Information was power, and he had it all.

Gary Soneji thought that he might be dead within the next hour, but the idea, the image, didn’t trouble him. Whatever happened was meant to, and besides, he definitely wanted to go out with a bang, not a cowardly whimper. And why the hell not? He had plans for a long and exciting career after his death.

Gary Soneji was wearing a lightweight black jumpsuit with a red Nike logo. He carried three bulky bags. He figured that he looked like just another Yuppified traveler at the crowded train station. He appeared to be overweight and his hair was gray, for the time being. He was actually five foot ten, but the lifts in his shoes got him up to six one today. He still had a trace of his former good looks. If somebody had wanted to guess his occupation, they might say teacher.
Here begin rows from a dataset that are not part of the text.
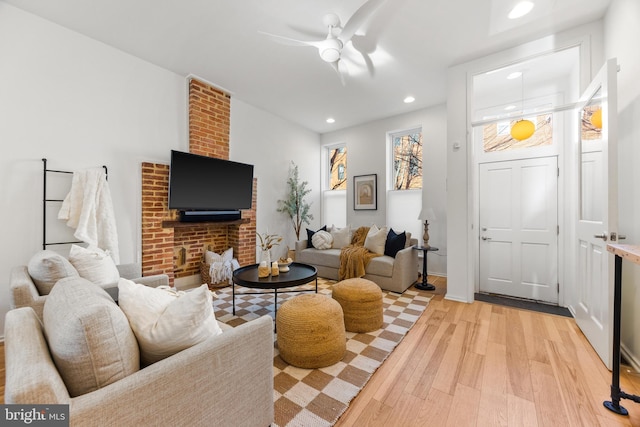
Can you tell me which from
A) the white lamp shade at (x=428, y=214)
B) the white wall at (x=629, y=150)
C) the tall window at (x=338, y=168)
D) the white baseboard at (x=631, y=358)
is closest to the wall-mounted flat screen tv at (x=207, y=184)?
the tall window at (x=338, y=168)

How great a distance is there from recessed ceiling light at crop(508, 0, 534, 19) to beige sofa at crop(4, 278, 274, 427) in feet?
10.8

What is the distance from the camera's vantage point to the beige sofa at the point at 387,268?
3.56 m

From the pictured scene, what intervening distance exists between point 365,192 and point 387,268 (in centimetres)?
207

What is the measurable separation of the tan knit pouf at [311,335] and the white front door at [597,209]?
1932 millimetres

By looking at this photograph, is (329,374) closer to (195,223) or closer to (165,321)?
(165,321)

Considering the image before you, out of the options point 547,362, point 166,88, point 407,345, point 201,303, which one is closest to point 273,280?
point 407,345

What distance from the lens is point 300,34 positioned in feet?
8.92


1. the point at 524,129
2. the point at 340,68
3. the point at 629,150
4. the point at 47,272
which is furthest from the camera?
the point at 340,68

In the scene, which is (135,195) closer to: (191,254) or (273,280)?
(191,254)

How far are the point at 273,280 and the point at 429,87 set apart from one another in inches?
138

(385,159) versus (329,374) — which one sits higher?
(385,159)

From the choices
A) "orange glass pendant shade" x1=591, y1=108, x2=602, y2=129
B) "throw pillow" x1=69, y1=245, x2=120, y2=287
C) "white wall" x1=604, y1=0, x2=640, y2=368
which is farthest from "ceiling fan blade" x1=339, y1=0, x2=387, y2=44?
"throw pillow" x1=69, y1=245, x2=120, y2=287

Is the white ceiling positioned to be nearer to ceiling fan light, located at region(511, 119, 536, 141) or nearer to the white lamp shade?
ceiling fan light, located at region(511, 119, 536, 141)

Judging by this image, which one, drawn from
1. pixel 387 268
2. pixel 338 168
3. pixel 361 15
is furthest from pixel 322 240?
pixel 361 15
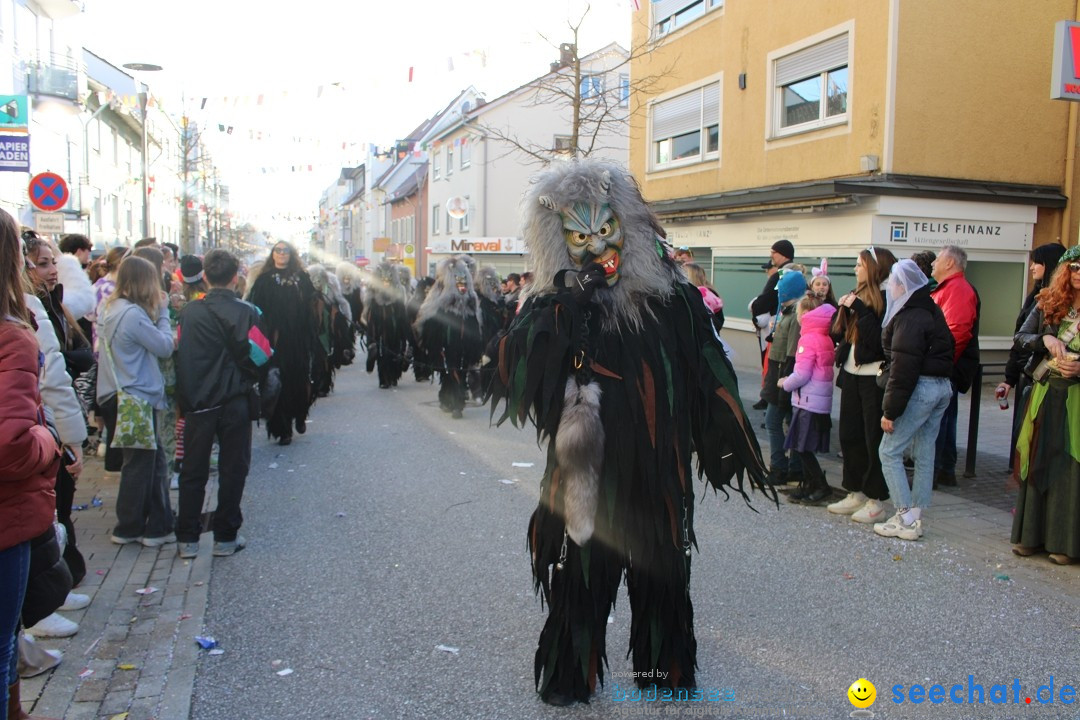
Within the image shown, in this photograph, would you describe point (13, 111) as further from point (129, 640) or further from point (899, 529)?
point (899, 529)

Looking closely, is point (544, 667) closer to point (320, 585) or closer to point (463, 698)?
point (463, 698)

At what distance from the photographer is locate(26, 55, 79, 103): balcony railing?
23094 millimetres

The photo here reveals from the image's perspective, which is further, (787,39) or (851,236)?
(787,39)

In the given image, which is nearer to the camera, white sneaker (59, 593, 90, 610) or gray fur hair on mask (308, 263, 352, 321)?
white sneaker (59, 593, 90, 610)

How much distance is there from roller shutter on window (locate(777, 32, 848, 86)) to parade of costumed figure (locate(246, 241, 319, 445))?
9760 mm

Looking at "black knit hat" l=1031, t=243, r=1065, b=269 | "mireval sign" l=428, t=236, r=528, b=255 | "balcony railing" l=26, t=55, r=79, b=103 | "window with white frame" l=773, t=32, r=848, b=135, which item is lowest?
"black knit hat" l=1031, t=243, r=1065, b=269

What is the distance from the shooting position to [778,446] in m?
7.10

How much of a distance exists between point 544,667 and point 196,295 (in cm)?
467

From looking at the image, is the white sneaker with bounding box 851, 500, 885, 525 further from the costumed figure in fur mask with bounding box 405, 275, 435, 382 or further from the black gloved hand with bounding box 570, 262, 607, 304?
the costumed figure in fur mask with bounding box 405, 275, 435, 382

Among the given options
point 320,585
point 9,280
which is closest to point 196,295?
point 320,585

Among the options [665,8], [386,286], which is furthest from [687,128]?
[386,286]

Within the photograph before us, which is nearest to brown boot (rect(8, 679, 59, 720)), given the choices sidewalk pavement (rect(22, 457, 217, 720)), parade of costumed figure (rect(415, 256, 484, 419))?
sidewalk pavement (rect(22, 457, 217, 720))

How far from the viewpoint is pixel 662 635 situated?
131 inches

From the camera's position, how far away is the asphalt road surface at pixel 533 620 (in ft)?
11.4
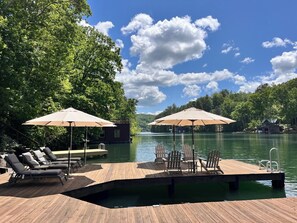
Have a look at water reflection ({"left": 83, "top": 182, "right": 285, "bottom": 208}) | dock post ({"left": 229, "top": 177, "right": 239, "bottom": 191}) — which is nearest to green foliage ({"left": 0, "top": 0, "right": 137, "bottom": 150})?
water reflection ({"left": 83, "top": 182, "right": 285, "bottom": 208})

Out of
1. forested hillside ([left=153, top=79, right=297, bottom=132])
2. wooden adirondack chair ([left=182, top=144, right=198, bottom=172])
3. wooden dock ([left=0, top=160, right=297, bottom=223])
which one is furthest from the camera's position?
forested hillside ([left=153, top=79, right=297, bottom=132])

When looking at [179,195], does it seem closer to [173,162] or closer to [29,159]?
[173,162]

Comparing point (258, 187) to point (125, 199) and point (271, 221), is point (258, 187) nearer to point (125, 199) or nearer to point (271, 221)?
point (125, 199)

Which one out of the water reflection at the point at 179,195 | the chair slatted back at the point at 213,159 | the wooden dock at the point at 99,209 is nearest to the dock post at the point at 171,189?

The cheap irony wasn’t lost on him. He’d been a teacher once, one of the worst ever. He had been Mr. Soneji-the Spider Man. He had kidnapped two of his own students.

He had already purchased his ticket for the Metroliner, but he didn’t head for his train just yet.

Instead, Gary Soneji crossed the main lobby, hurrying away from the waiting room. He took a stairway next to the Center Cafi and climbed to the balcony on the second floor, which looked out on the lobby, about twenty feet below.